- [Text segment]
Release notes: The language of World War I

By 1914 military involvement overseas had long been leaving its mark on the English language. We can go back to the Elizabethan age, for example, to England’s deep engagement in the Eighty Years’ War in the Netherlands and find loanwords entering English from both Spanish, the language of the enemy, and Dutch, the language of the ally on whose territory the conflict played out. From Spanish we get tercio (an infantry formation that might be described as the tank of its day), major, and reformado (a term which became common during the English Civil War). From Dutch there is freebooter, roiter, beleaguer (originally with the literal meaning ‘besiege’), and Moff. In this context, it comes as no surprise to find French, the language of the ally on whose territory the conflict played out, and German, the language of the enemy, having a similar influence on English during World War I.

German was the source of a quite different set of loans, mainly words referring to German weapons and vehicles, such as minenwerfer (and the diminutive Minnie) and U-boat. But perhaps the most significant German loanword of the First World War – one which outlasted the war, has been fully naturalized in English, and is no longer perceived as markedly German – is strafe.

Gott strafe England! (‘May God punish England!’) was a German slogan of the First World War, widely used in propaganda. By summer 1915 the phrase was being jocularly adapted by the British (‘Gott strafe chocolate,’ one officer was reported as saying) and strafe quickly entered the English lexicon as both noun and verb, and in the derivatives strafer and strafing. To begin with, it was used to refer to various types of harsh punishment or attack: soldiers might strafe (poison, try to kill) flies, for example, or be strafed (reprimanded) by their superiors. It was soon being used specifically to refer to bombardment or attack with weapons: a war correspondent wrote in 1915 of waking up to ‘the sound of a fusillade—..the “morning strafe”, as it was called.’ This kind of claiming – and diminishing – of a threatening term was a common feature of the language of the troops.

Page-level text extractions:
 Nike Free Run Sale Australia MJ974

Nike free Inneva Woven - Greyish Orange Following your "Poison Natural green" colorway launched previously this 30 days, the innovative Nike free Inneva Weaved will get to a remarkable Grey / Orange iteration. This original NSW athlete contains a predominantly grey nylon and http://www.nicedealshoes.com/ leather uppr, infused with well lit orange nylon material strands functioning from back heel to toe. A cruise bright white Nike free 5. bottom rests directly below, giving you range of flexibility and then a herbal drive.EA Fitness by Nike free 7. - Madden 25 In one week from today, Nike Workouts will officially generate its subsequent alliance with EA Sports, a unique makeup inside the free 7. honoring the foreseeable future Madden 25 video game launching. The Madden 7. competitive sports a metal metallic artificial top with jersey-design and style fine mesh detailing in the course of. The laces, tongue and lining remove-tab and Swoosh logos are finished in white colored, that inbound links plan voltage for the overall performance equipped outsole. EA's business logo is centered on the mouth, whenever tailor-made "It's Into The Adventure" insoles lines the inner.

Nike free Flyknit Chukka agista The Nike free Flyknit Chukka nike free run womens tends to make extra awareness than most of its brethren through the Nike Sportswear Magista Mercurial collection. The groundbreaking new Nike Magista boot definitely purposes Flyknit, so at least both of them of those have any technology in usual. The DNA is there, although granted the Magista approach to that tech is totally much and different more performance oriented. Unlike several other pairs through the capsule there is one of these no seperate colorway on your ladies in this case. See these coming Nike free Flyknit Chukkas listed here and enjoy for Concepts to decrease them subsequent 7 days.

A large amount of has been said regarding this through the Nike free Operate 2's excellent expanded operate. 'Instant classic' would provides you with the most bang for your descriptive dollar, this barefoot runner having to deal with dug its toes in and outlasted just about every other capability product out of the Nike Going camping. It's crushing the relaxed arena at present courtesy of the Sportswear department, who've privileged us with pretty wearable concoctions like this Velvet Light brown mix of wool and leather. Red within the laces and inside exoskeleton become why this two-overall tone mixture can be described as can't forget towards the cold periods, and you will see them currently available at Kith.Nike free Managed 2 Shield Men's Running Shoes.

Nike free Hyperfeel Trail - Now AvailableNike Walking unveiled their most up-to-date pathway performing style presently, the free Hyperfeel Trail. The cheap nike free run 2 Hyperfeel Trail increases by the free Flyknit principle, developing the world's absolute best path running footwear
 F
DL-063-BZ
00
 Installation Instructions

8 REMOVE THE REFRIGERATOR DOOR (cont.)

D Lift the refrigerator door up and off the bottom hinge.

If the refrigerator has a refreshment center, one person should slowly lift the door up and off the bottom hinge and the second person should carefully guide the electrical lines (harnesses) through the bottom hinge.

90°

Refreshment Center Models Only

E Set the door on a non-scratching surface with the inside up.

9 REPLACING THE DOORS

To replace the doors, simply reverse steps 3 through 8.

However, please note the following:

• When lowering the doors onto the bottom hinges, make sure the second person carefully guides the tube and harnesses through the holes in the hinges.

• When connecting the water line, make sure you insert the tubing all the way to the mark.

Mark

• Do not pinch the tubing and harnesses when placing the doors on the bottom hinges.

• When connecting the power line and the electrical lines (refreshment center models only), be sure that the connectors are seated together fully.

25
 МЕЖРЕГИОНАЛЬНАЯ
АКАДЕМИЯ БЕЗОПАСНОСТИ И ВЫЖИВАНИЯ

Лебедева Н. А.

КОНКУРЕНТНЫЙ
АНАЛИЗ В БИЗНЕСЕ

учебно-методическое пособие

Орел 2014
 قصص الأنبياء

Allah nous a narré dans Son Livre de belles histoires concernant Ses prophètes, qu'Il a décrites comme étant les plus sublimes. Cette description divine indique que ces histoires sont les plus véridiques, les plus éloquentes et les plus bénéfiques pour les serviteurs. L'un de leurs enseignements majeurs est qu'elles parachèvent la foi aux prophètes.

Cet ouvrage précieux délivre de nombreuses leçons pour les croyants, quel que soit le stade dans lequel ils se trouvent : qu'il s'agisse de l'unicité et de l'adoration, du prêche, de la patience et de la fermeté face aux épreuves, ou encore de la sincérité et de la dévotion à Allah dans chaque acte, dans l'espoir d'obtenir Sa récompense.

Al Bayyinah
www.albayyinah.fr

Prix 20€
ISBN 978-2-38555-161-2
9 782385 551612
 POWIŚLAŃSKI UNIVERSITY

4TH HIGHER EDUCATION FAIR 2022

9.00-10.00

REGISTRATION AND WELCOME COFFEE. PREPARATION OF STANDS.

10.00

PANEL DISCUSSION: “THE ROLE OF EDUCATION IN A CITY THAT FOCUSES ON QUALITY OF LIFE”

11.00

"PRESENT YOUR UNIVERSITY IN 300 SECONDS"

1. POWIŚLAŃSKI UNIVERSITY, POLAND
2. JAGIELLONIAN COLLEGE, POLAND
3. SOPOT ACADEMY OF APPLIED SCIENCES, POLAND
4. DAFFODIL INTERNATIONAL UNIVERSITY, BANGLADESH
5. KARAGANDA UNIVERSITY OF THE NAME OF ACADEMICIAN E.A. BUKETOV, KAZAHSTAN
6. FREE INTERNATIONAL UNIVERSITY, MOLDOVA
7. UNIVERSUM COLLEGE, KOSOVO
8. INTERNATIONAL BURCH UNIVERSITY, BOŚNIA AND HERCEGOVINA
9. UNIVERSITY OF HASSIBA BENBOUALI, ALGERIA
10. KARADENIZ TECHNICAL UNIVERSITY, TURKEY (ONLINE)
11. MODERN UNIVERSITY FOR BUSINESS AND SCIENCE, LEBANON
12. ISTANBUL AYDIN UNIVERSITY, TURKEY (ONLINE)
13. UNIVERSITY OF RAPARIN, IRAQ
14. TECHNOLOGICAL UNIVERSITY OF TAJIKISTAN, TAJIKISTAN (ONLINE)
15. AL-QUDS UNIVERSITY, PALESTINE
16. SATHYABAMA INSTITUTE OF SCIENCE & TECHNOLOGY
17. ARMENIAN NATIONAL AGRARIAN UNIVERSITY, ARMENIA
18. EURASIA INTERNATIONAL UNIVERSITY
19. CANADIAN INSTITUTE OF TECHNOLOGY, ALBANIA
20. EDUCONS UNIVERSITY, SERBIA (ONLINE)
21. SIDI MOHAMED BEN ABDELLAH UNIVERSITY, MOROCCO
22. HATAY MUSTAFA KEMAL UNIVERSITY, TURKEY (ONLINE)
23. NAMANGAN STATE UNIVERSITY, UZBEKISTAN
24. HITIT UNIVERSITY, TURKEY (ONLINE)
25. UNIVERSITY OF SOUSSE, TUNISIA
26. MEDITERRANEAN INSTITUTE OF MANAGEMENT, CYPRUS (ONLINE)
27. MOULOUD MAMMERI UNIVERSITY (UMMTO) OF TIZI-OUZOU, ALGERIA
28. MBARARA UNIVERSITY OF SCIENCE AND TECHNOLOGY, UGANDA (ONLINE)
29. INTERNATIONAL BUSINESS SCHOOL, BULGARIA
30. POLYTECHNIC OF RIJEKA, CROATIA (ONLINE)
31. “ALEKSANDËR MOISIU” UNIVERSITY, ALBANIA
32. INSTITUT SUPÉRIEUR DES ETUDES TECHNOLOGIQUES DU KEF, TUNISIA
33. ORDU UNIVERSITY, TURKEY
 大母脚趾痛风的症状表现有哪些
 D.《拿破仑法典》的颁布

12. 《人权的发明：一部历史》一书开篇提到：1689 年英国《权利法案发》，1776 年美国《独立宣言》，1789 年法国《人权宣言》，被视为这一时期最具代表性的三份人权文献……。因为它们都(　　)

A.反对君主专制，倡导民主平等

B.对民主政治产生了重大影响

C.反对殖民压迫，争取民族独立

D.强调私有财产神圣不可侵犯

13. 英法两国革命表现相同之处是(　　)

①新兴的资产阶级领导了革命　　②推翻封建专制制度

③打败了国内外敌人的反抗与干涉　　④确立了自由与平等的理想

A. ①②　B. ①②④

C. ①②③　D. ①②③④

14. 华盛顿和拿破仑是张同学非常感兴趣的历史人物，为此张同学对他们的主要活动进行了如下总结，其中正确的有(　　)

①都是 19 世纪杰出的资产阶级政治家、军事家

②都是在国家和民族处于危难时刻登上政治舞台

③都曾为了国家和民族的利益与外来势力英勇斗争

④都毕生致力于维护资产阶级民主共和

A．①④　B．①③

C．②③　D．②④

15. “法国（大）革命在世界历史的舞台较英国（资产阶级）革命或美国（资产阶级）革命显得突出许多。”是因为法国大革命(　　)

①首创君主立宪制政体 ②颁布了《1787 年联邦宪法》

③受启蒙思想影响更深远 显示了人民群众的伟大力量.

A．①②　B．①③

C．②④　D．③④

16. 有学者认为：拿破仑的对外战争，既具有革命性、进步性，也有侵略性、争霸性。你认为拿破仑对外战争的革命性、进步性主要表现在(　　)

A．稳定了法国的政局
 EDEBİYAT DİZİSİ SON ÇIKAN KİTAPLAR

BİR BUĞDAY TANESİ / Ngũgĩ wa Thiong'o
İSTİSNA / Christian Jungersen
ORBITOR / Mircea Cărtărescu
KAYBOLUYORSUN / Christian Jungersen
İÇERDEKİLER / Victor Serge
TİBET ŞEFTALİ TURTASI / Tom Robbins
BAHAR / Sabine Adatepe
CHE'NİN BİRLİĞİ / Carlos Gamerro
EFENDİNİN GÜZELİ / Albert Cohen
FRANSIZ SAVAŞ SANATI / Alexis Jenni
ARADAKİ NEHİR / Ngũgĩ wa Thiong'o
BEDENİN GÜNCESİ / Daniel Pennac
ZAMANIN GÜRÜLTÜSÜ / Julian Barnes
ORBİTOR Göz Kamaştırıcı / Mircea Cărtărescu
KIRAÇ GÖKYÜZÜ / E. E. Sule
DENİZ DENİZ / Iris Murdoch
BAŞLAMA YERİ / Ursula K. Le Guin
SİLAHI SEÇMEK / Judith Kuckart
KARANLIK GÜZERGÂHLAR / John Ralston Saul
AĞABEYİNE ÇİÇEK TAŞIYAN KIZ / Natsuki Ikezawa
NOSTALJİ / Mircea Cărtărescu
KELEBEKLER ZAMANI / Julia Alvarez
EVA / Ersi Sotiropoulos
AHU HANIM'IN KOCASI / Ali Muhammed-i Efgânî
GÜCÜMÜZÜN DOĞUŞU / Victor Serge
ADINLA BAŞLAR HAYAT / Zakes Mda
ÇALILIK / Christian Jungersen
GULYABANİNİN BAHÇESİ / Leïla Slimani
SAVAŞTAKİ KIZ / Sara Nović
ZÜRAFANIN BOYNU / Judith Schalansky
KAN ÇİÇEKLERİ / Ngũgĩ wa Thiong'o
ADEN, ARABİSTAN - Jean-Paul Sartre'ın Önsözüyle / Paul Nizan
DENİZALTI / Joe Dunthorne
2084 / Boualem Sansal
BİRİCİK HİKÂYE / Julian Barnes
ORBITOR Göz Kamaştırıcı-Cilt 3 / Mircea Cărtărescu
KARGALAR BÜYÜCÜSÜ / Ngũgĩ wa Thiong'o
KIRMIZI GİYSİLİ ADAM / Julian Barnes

- [Exercise set]
A. Answer these questions using the text on the language of World War I.
(i) Which Spanish loanword became common during the English Civil War?
(ii) What was the original literal meaning of beleaguer?
(iii) By what time was the phrase "Gott strafe England!" being jocularly adapted by the British?
B. Carry the text on the language of World War I further, picking up right after its last sentence.

- [Activity answers]
A.
(i) Reformado.
(ii) 'Besiege.'
(iii) By summer 1915.

B.
By 1917, strafe had further narrowed to the sense it most commonly has today: as explained in one magazine, pilots ‘would go “Archie strafing”—that is, flying low over the anti-aircraft guns and attacking them with machine-gun fire.’ By the Second World War, this was the main sense of strafe; indeed, strafe is one of a number of terms relating to aerial warfare – others include air raid and strategic bombing – which were first used in WWI but became much more widely used in, and more closely associated with, WWII. This sense of strafe is now so predominant that any uses of the original general senses ‘attack’ or ‘reprimand’ (e.g. ‘Everton…strafe Chelsea keeper Carlo Cudicini from all angles in the second half’ or ‘Greg is on the receiving end of a verbal strafing from his furious girlfriend’) are likely to be regarded as figurative extensions of the machine-gunning sense.

The extent to which strafe has been naturalized in English can be seen in its pronunciation. It was originally pronounced with the vowel a sounded (approximately) as in German, so that strafe rhymed with ‘laugh’; this is evidenced by the occasional spelling straff. Now strafe is more usually pronounced to rhyme with other -afe words in English, such as safe and chafe.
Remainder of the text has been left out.